And the seed, the root of it, is the story.
There are remarkable similarities between doulas and gardeners.
When I met Terra (Rootstock’s Editor and Chief-of-Staff), I had been asking for months to find a “me for me.” Someone who could hold that space like I hold the space, could connect the dots and see the possibilities like I do. I had just started creating art again — this time as a creator and director of large scale community art projects — but I didn’t want to stop the work I did for other business owners, because I have seen over and over again how essential and powerful it is. I wanted some way for the Idea Doula to live on, without pouring more energy into Running the Business than Doing the Business.
And there was Terra. With a business partner named Ryan. They’d built an entire infrastructure and body of work that looked an awful lot like what I provide, but just a little different: a little more built out beyond the needs of beginning-stage solopreneurs, leveraging this work to serve clients at every phase of business growth and every size of business – from seed to harvest, as they say – with all the offerings you wish a team of gifted storytellers and marketers could help you with in a business: positioning, messaging, strategy, and execution.
In fact, with the right eyes, it looked like what we were all doing was interconnected. Like there was a space exactly the size of an Idea Doula that needed filling over at Rootstock. If you listened closely during our lively, stimulating, downright nerdy conversations together, you could hear that puzzle piece clicking satisfyingly into place.
Ryan and Terra are people who see business like I do: places of creation and expression where every voice, every story matters. People who understand that the vision can only root when it’s connected to the story — people who know the kind of questions to ask and the kind of space to hold in order draw out your story in ways that will serve your business.
I’m thrilled to join Rootstock. Because it is a business that supports founders and leadership in companies of all sizes to grow from their truth. Their team has the skills, the background, the infrastructure, and the satisfied client base to prove that what they do gets results. Having them see in me what I see in them is about as affirming as it can get.
I’m bringing the Idea Doula’s signature offer, Tell Me Your Story, to Rootstock, where we have further refined it, making it into a session designed to draw forth the core truth your business is here to share with the world. The kind of truth that gives perspective and clarity in those moments we would otherwise feel stuck, lost, unseen or unheard.
We’re calling it the Kernel of Truth.
It’s an accessible way for founders, entrepreneurs, and growing leaders to get started on their journey into thought leadership.
I can’t wait to hear, reflect, define, and leverage your story with Rootstock, and to see how your business grows as a result.

● Data shown:
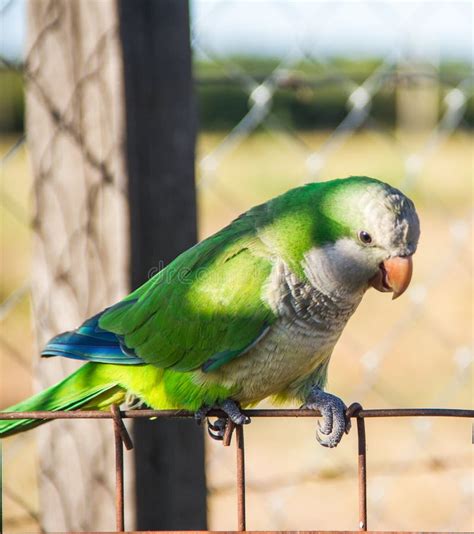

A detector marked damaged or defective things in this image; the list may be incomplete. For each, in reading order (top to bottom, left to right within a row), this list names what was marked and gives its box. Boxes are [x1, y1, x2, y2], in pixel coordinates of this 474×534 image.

rusty metal fence [1, 408, 472, 532]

● What the task requires: In the text about joining Rootstock, what is the refined version of the Idea Doula's signature offer called? The material is separate from the text about joining Rootstock.

● Solution to the exercise: The Kernel of Truth.